Internal minor change

jgu222 · Zuul · commit 6baed3e12402 · 2020-07-11T18:14:08.000-07:00
Change-Id: I8071ad82327f23ce7935440160e0afefb3dcaf47
diff --git a/IGC/Compiler/CISACodeGen/EmitVISAPass.cpp b/IGC/Compiler/CISACodeGen/EmitVISAPass.cpp
@@ -15752,98 +15752,84 @@ void EmitPass::emitVectorStore(StoreInst* inst, Value* offset, ConstantInt* immO
 // In addition, if 64bit add is not supported, emitAddPair() will be used to
 // use 32bit add/addc to emulate 64bit add.
 //
-// Note that argument 'AddrVar' in prepareAddressForUniform() is uniform, so is its return var.
-// The argument 'DataVar' in prepareDataForUniform() is uniform, so is its return var.
+// Note that argument 'AddrVar' in prepareAddressForUniform() is uniform, so is
+// its return var.

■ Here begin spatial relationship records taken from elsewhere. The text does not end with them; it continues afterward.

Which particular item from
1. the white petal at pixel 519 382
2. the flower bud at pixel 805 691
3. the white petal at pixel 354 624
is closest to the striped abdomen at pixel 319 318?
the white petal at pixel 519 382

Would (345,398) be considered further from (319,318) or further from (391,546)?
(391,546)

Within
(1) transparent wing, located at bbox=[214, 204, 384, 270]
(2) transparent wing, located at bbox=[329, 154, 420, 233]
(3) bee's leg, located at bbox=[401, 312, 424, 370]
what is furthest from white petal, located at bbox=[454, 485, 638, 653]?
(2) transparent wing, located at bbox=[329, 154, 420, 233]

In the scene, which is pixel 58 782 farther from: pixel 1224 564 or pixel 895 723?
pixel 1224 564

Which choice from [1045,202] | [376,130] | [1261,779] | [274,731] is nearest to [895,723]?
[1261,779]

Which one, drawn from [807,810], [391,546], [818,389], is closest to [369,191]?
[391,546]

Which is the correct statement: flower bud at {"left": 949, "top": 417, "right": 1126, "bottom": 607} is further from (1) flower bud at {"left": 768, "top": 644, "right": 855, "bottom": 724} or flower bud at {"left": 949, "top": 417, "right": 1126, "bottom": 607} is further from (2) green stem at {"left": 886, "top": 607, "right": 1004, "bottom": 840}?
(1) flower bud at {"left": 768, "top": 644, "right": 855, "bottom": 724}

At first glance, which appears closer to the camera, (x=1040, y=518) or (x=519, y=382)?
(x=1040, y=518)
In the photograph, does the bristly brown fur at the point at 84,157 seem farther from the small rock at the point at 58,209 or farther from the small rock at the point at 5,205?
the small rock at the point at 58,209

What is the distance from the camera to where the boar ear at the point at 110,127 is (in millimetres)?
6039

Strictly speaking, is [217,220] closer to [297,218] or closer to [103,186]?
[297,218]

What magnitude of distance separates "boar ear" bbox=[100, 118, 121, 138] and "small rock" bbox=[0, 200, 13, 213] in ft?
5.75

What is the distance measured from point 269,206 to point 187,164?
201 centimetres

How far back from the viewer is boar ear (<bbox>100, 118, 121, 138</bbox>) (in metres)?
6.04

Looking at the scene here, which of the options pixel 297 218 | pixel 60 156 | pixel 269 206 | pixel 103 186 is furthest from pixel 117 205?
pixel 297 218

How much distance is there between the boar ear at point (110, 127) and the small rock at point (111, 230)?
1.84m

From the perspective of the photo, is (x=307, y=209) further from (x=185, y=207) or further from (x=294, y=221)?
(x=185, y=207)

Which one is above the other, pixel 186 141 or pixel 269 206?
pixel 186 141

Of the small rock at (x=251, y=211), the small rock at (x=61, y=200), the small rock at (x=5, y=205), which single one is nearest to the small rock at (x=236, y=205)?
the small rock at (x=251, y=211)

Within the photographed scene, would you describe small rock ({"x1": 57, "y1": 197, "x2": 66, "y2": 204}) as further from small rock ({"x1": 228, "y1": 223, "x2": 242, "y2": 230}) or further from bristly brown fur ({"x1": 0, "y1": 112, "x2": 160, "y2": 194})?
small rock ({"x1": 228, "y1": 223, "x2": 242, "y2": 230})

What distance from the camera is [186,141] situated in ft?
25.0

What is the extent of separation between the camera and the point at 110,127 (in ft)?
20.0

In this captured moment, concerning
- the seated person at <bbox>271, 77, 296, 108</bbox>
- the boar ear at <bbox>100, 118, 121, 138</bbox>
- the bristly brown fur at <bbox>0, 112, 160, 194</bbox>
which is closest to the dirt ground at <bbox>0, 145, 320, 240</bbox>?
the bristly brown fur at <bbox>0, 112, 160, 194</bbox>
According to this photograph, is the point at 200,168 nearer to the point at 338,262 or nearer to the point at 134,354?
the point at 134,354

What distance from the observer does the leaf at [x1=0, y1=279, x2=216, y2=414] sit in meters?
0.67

The argument 'DataVar' in prepareDataForUniform() is uniform,
+// so is its return var.
 //
 CVariable* EmitPass::prepareAddressForUniform(
-    CVariable* AddrVar, uint32_t EltBytes, uint32_t NElts, uint32_t ExecSz, e_alignment Align)
+    CVariable* AddrVar, uint32_t EltBytes, uint32_t NElts, uint32_t RequiredNElts, e_alignment Align)
 {
+    // If RequiredNElts == 0,  use next power of 2 of NElts as return var's num of elements.
+    //    otherwise,           user RequiredNElts as return var's num of elements.
+    uint32_t pow2NElts = (uint32_t)PowerOf2Ceil(NElts);
+    uint32_t allocNElts = (RequiredNElts > 0 ? RequiredNElts : pow2NElts);
     IGC_ASSERT(NElts <= 8 && (EltBytes == 4 || EltBytes == 8));
-    if (ExecSz == 1 && AddrVar->IsGRFAligned(Align))
+    IGC_ASSERT(allocNElts >= pow2NElts);
+    if (allocNElts == NElts && NElts == 1 && AddrVar->IsGRFAligned(Align))
     {
+        // No need to create a new var.
         return AddrVar;
     }
     bool isA64 = (AddrVar->GetElemSize() == 8);
-    SIMDMode simdmode = lanesToSIMDMode(ExecSz);
-    CVariable* newVar = m_currShader->GetNewVariable(ExecSz, AddrVar->GetType(), Align, true, CName::NONE);
+    SIMDMode simdmode = lanesToSIMDMode(pow2NElts);
+    CVariable* newVar = m_currShader->GetNewVariable(allocNElts, AddrVar->GetType(), Align, true, CName::NONE);
 
     CVariable* off;
     uint32_t incImm = (0x76543210 & maskTrailingOnes<uint32_t>(NElts * 4));
-    if ((ExecSz <= 4 && EltBytes == 4) || (ExecSz <= 2 && EltBytes == 8))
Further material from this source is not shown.